Racism in football

The recent racist actions in world football have left me wondering if anyone is really serious about this scourge and what it will take to get it out of the game. The first and most high-profile event was when the Juventus striker Moise Kane was racially abused by Cagliari fans after he scored, it was compounded by the fact that his ‘teammate’ said postgame that Kean shared 50percent of the blame. The second and less noticed event was in the English Saturday Vase final (Amateurs) when the players walked off after one of their teammates was racially abused (and a melee ensued after).

These actions have shown that racism is in every level of the game (duh, just look at society) and that the measures hitherto used have not worked as we see incidents rising again in the UK (both Catholic versus Protestant sectarianism as in Scotland & N. Ireland and racial/religious in England & Wales). Fines have clearly not worked as we see clubs such as D. Kiev as well as the Belgrade clubs repeatedly paying fines. They clearly have not worked as we see Italian football remains fraught with racist abuse and coddlers of racists remain in charge of both clubs as well as the football federation.

No, fines have not worked, and it is time we admit that they will never work, but what may work are both walk-offs as well as court actions.

Walk-offs are the most obvious way to get the point across that something must change in the grounds. With Black, mixed and Asian players making up the majority of the major leagues (from Europe all the way to South America), if they were to walk off en masse whenever abuse was hurled from the stands then I believe that in almost no time the abuse would stop. Why, because the owners of the clubs will not want a repeat of the incident, a match abandoned, possibly forfeited and 3 points automatically dropped or elimination if it is a knockout match. If players and their teammates did this enough times then I think that the owners would be compelled to ensure that the abuse from the stand’s ends.

However, I think that the courts would be the most harmful (to the owners) avenue to take and would thus ensure that the abuse ends. The football club in spite of what fans think is a business, oftentimes a private business, a company with employers, employees and a workplace. The players are the employees and the stadiums are the workplace, racial abuse hurled by 5000 fans out of 50000 on a fortnightly basis can almost certainly be construed as a hostile work environment. If even one player were to take an offending club to court things would change prior to a ruling, if they were successful in their suit repeat offenders could theoretically be forced out of the hands of owners who are deemed to be not changing (akin a financial institution changing hands as the owner fails the fit and proper examinations, as all FA’s do).

It is laudable to do as some say (and do) and stay on the pitch play harder and win and there is some (but nowhere near all) truth in that the abuse is hurled to throw one off one’s game (mind games). But that is not always the case, especially since we know who the abusers are. These are the Ultras, the Chelsea Head-hunters etc. These are the racists of society, the fringe extreme right, be it in Serbia (where the Red Star Ultras actively fought in the Yugoslav conflict along strictly ethnic lines), to the Roma fans who harken back to the founding of AS Roma (Mussolini waning Rome to have one central club, Lazio alone stood against the forced mergers because a fascist party highflyer was a board member).

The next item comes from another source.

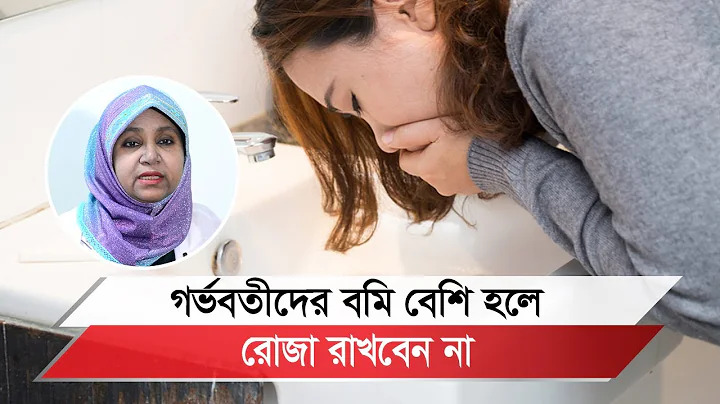 বাচ্চার ওজন কমে যাওয়ার আশংকা থাকলে রোজা না রাখা উচিত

It is true that racism stems from society and that sport and its accompaniments (fans and chanting included) is shaped by society and that no amount of banning in the stadiums will clean up society as a whole. I get that, but that, however, is a whole other discussion and not the purview of the club or the player. All the club can control and should control is who enters the grounds and policing what they say. If the club officials fail in that duty, that one task of protecting the employee (let’s be frank, the main breadwinner) then walking off and suing (for repeat offenders) seems to be the only options which will actually change anything.

A club like Roma can afford to pay even a $55 million dollar fine, that is nothing to clubs which rake in hundreds of millions and sometimes billions of dollars. UEFA will not ban a Chelsea or a PSG, that would mean killing the golden goose which is the Champions League, so expecting change or some form of concrete and draconian justice from them is like a man dying of thirst praying for rain in the Mojave desert, it’s not going to happen.

Take a stand, walk off and take repeat offending clubs to court, nobility gets nothing positive done. Take a stand to at least end this scourge within the stadium, a place which should be an area of release, joy and vicarious living, or allow it to become the primal arenas and colosseums of Rome and the people begin calling for blood. Society can’t be changed overnight but this can, we may have to get to the stadium wading through racial epithets hurled at us and we may have to go home much the same way, but the stadium which can be controlled should not be that way, it must be stopped. Those who can’t police their stadiums and end this should suffer, and the only way they will feel it must change and that it is too much is with an automatic loss caused by walk-offs and litigation, anything else is a band-aid and simply ignoring real solutions to real problem which can actually be addressed.